À partir de 1936 et jusqu’au moment de l’arrestation du chef de famille, celle-ci est domiciliée au 9 bis, rue Jean-Jaurès à Fontenay.
Le 26 septembre, Gaston Sansoulet est inscrit sur une liste policière des “indésirables” de Fontenay-aux-Roses.
Sous l’occupation, la police française (RG) le considère Gaston Sansoulet comme un « militant communiste notoire », poursuivant « son activité dans la région de Fontenay-aux-Roses ». De fait, le militant est resté actif au sein du Parti communiste clandestin, en contact avec Georges Delrieux [2] et Robert Marchand, assurant la rédaction, l’impression et la distribution de tracts
La police apprend que Gaston Sansoulet se réunit avec d’autres “individus” au café Barbiéri, place de la Mairie à Fontenay-aux-Roses.
Le 16 septembre 1941, une voisine des Sansoulet, Amélie R. – dame réputée « querelleuse » -, a une altercation avec Raymonde Sansoulet au sujet des enfants de cette dernière qui ont éclaboussé son palier.
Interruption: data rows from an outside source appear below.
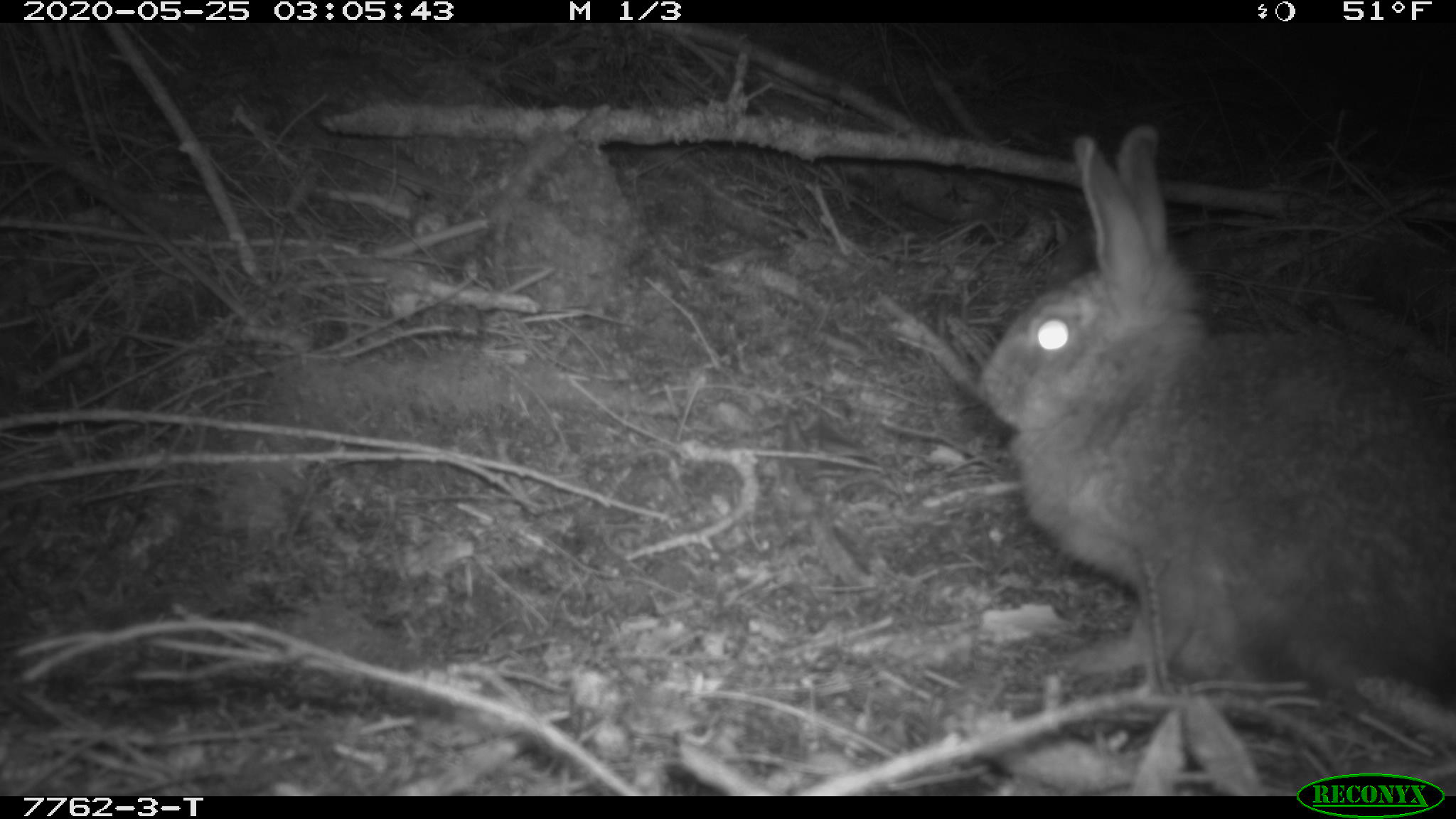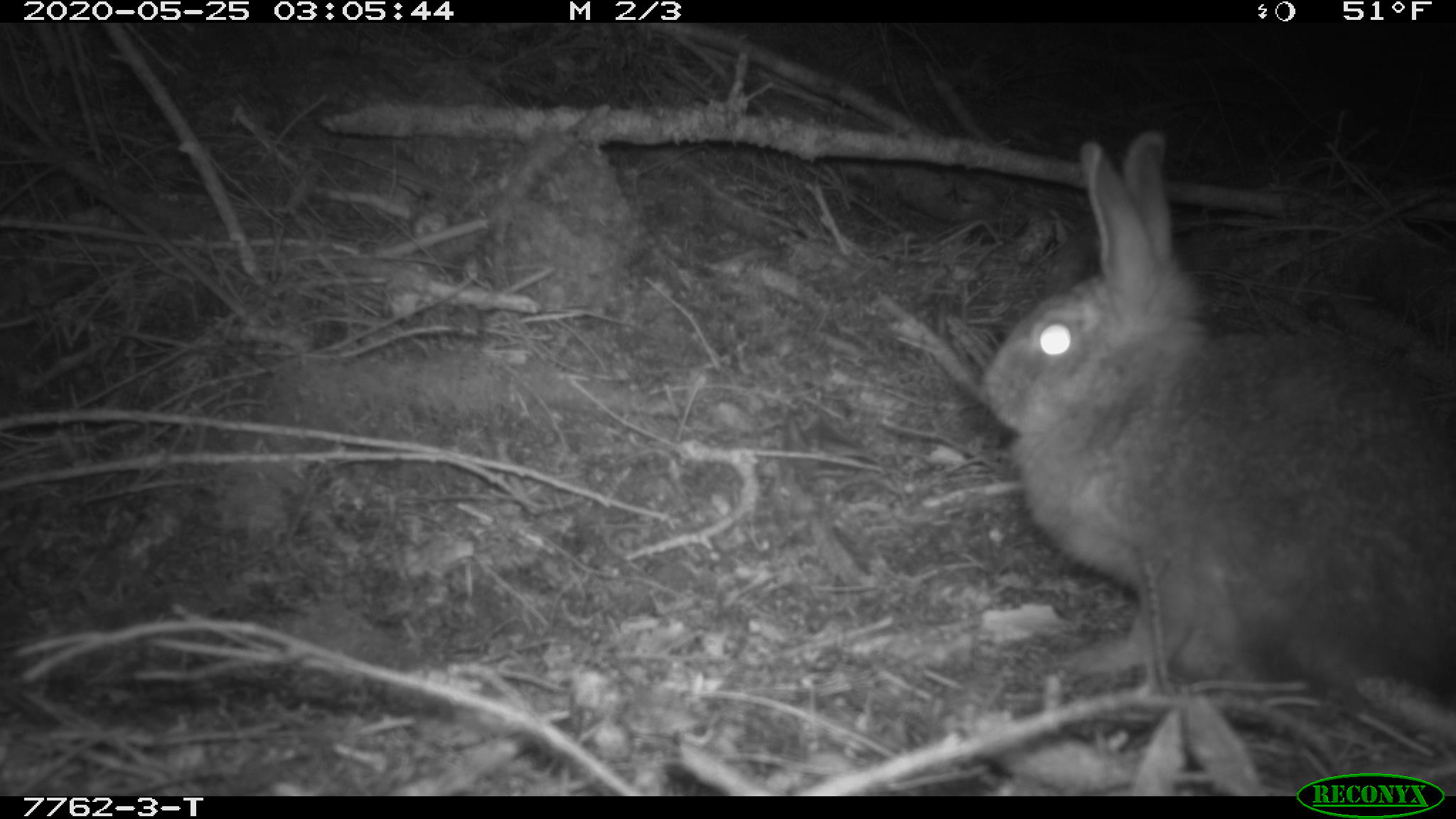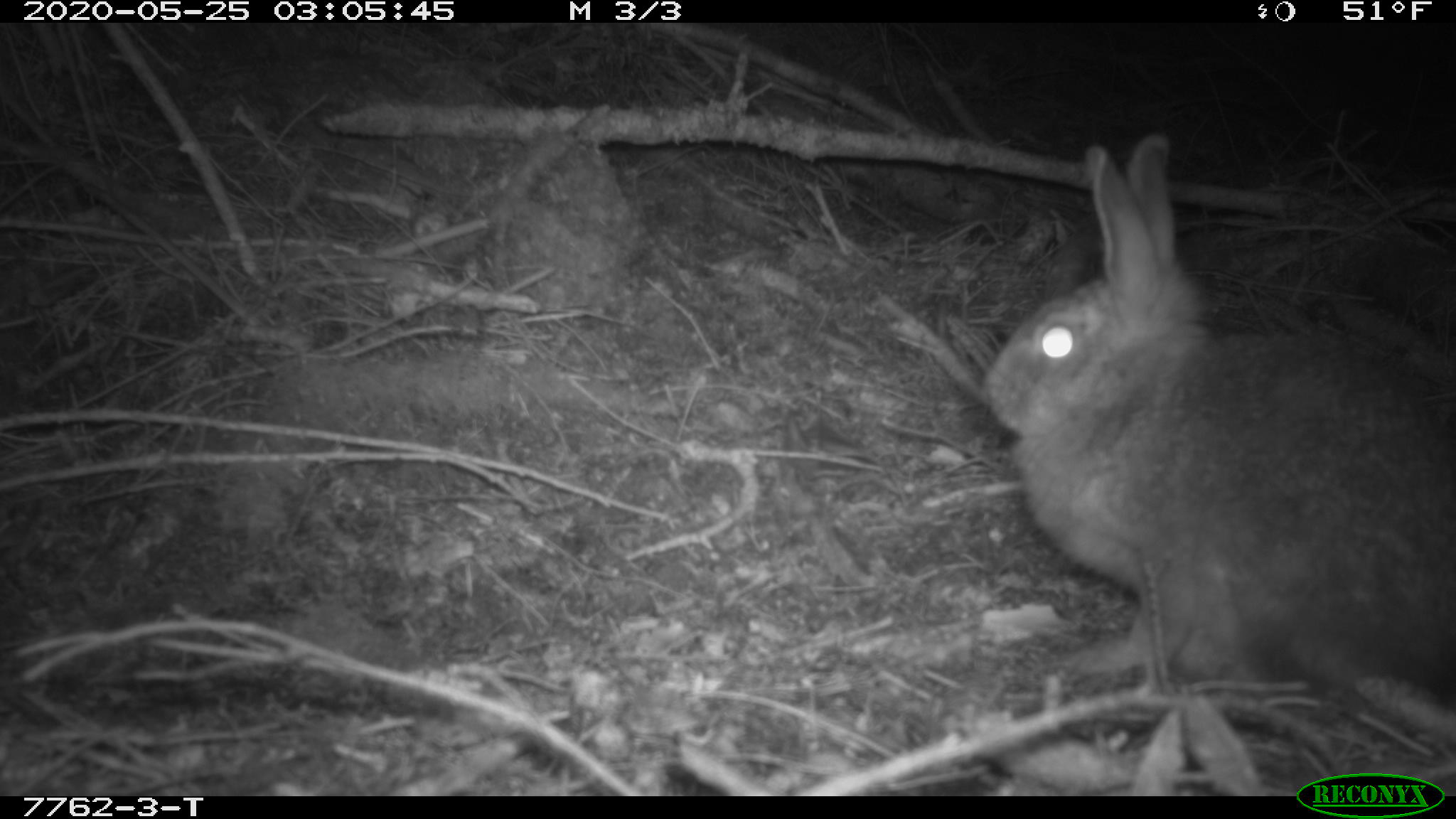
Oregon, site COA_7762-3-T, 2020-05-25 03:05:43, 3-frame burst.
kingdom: Animalia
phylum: Chordata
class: Mammalia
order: Lagomorpha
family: Leporidae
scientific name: Leporidae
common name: hares and rabbits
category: leporidae family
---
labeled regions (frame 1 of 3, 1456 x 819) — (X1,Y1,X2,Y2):
leporidae family: (978,126,1452,710)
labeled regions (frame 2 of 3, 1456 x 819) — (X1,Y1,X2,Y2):
leporidae family: (976,126,1452,708)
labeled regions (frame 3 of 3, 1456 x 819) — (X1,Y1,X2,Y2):
leporidae family: (978,123,1449,721)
Décidée à mettre bon ordre dans tout cela, Mme R. se rend avec une amie au commissariat de la circonscription de Sceaux pour dénoncer le mari de sa voisine, signalant les imprudences du militant clandestin : ainsi des tracts mal cachés dans le hangar de la cour avaient été emportés par le vent et des enfants de l’immeuble avaient été vus jouant avec ! Dès le lendemain, 17 septembre, à 6 h 30 du matin, les policiers de Sceaux effectuent une perquisition au domicile familial, mais n’y trouvent une machine à écrire de marque Royale. Gaston Sansoulet est arrêté [3]. Interrogé, il admet que cette machine lui a été confiée en mai 1940 par un inconnu sur proposition de Jean Viers, de Chatenay-Malabry, ex-commis à la mairie de Bagneux, partit en zone Sud après avoir été libéré d’une première arrestation en septembre 1939.
Le 20 septembre 1941, le préfet de police signe l’arrêté ordonnant son internement administratif, en application du décret du 18 septembre 1939. Gaston Sansoulet est conduit au dépôt de la préfecture de police (Conciergerie, sous-sol du Palais de Justice, île de la Cité), en attendant son transfert dans un camp.
Le 9 octobre, il est parmi les 60 militants communistes (40 détenus venant du dépôt, 20 venant de la caserne des Tourelles) transférés au “centre de séjour surveillé” (CSS) de Rouillé, au sud-ouest de Poitiers (Vienne) ; départ gare d’Austerlitz à 8 h 25, arrivée à Rouillé à 18 h 56.